* [Task details]: Copy the data precisely, character for character, and leave out every picture.

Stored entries
+ + +

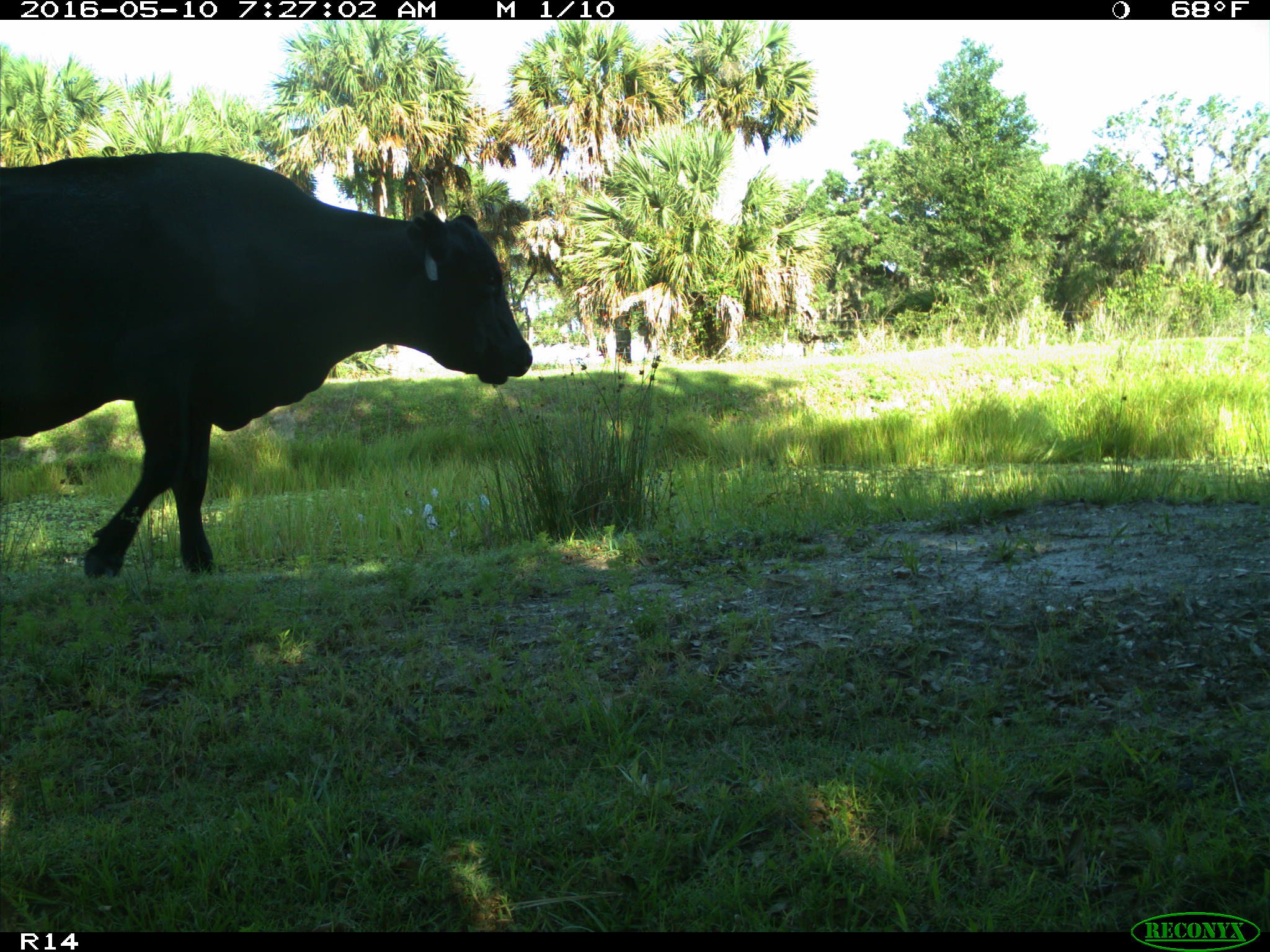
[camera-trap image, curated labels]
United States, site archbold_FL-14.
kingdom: Animalia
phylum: Chordata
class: Mammalia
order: Artiodactyla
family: Bovidae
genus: Bos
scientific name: Bos taurus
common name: domestic cow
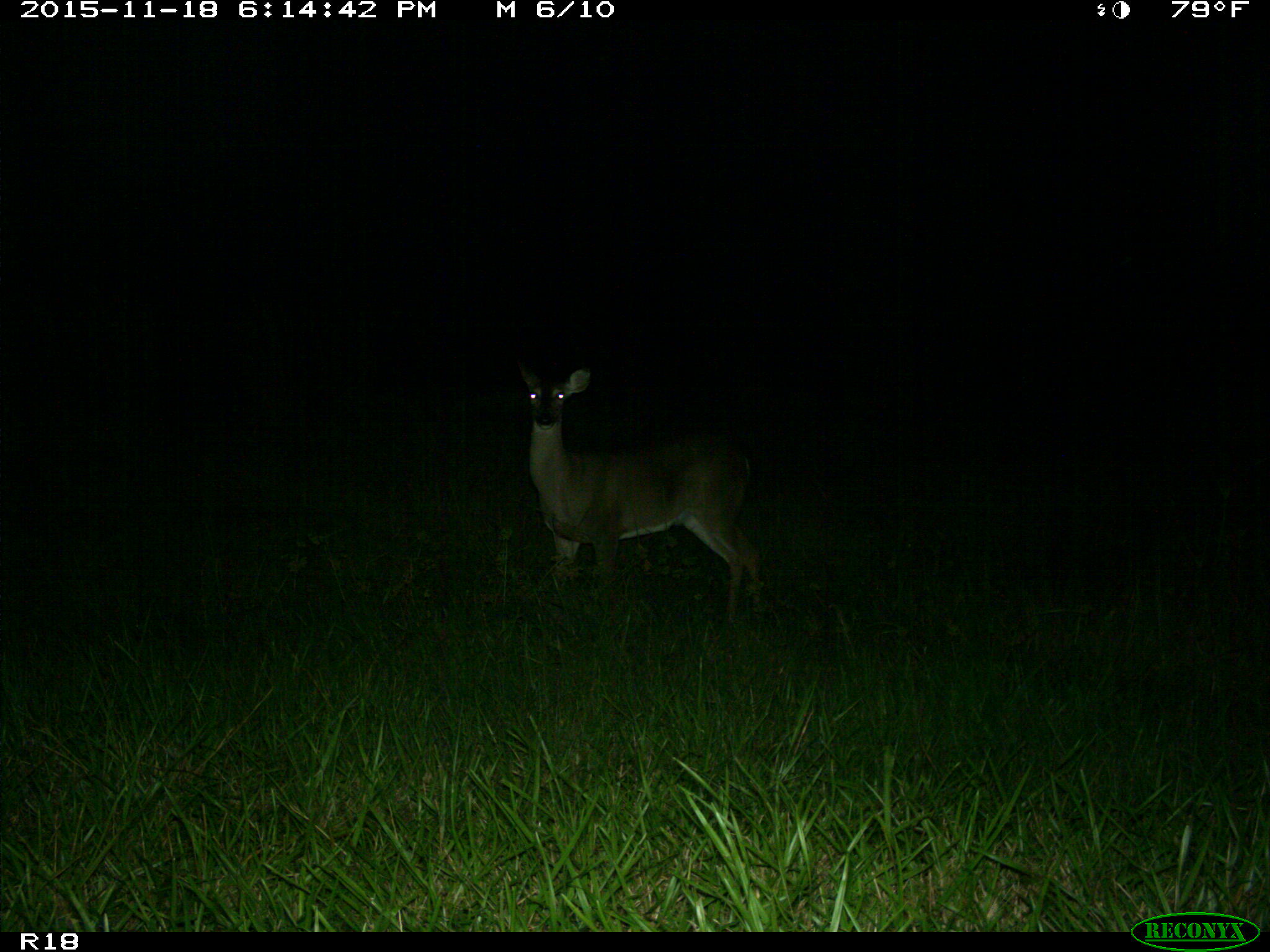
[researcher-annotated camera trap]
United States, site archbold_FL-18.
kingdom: Animalia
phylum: Chordata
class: Mammalia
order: Artiodactyla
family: Cervidae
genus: Odocoileus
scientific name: Odocoileus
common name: deer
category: unidentified deer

+ + +

* [Task answer]:
[camera-trap image, curated labels]
United States, site archbold_FL-14.
kingdom: Animalia
phylum: Chordata
class: Mammalia
order: Artiodactyla
family: Bovidae
genus: Bos
scientific name: Bos taurus
common name: domestic cow
[researcher-annotated camera trap]
United States, site archbold_FL-18.
kingdom: Animalia
phylum: Chordata
class: Mammalia
order: Artiodactyla
family: Cervidae
genus: Odocoileus
scientific name: Odocoileus
common name: deer
category: unidentified deer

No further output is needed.